Alternatively, you could export a JNI function to set the androidFilesDirectory global variable, and call that function from kotlin.

// In JNI module MyAppSwift
// 
// See https://github.com/swiftlang/swift-android-examples/tree/main/hello-swift-java
// for more information on how to expose a Swift Package through JNI.
import Cactus

public func setAndroidFilesDirectory(_ path: String) {
  Cactus.androidFilesDirectory = URL(fileURLWithPath: path)
}
// In Android App
import com.example.myapp.MyAppSwift

class MainActivity : ComponentActivity() {
  override fun onCreate(savedInstanceState: Bundle?) {
    super.onCreate(savedInstanceState)
    MyAppSwift.setAndroidFilesDirectory(applicationContext.filesDir.absolutePath)
    // ...
  }
}

Documentation

The documentation for releases and main are available here.

Installation

You can add Swift Cactus to an Xcode project by adding it to your project as a package.

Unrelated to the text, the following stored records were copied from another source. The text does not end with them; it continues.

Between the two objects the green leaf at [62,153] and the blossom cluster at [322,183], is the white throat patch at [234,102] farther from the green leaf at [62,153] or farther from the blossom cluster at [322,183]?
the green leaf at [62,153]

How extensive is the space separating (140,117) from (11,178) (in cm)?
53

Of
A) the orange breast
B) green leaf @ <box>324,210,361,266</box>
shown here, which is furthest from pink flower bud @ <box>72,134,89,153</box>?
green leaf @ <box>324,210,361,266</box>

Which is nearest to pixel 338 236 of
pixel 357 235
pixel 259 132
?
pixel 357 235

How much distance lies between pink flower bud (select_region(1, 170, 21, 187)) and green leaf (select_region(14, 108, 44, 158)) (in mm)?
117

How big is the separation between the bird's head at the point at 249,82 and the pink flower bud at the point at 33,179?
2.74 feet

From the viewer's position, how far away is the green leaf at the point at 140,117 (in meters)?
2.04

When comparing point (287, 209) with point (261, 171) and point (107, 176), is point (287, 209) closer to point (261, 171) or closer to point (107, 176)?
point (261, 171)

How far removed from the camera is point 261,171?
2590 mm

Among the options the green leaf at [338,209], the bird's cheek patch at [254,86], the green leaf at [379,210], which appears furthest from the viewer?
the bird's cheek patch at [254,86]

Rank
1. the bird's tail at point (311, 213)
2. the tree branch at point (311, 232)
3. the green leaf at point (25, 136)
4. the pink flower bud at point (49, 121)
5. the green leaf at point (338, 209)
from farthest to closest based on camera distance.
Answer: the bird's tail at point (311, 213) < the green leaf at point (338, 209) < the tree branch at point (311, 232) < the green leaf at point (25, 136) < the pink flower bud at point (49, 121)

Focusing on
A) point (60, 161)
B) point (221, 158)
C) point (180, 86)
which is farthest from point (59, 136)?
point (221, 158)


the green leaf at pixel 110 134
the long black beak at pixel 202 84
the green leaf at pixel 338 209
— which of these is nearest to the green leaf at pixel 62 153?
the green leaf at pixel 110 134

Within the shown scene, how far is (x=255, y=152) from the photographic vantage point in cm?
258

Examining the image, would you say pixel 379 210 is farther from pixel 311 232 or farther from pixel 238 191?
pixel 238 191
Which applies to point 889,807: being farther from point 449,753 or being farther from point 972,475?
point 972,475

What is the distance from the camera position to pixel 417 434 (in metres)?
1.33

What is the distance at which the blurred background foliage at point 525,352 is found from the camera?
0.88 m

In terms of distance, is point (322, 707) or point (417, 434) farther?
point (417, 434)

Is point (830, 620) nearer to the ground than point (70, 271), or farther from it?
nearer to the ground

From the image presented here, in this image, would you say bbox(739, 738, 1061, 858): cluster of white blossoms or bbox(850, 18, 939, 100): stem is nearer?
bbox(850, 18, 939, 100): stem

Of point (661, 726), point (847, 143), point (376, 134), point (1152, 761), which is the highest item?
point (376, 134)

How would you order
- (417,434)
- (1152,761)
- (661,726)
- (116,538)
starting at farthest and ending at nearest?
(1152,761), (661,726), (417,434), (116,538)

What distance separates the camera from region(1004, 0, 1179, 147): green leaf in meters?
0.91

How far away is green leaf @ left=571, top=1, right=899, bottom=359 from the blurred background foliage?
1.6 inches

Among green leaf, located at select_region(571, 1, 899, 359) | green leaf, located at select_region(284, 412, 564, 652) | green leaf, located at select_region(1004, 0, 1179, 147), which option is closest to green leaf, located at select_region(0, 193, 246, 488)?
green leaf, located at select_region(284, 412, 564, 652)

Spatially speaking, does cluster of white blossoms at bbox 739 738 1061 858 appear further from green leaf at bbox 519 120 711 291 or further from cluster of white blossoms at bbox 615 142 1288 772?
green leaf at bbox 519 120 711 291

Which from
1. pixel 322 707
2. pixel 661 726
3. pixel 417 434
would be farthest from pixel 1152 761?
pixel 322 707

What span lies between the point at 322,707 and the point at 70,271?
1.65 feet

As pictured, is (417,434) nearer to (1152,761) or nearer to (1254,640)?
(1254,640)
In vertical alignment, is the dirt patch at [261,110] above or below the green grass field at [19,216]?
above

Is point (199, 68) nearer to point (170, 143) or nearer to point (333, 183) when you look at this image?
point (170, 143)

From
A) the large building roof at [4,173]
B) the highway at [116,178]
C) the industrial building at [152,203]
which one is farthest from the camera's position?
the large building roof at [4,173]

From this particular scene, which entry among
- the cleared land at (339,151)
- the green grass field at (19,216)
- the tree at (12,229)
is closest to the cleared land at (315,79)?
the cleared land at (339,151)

https://github.com/mhayes853/swift-cactus

If you want to use Swift Cactus in a SwiftPM project, it's as simple as adding it to your Package.swift.

dependencies: [
  .package(url: "https://github.com/mhayes853/swift-cactus", from: "0.3.0")
]

And then adding the product to any target that needs access to the library.

.product(name: "Cactus", package: "swift-cactus")

License

This library is licensed under an MIT License. See LICENSE for details.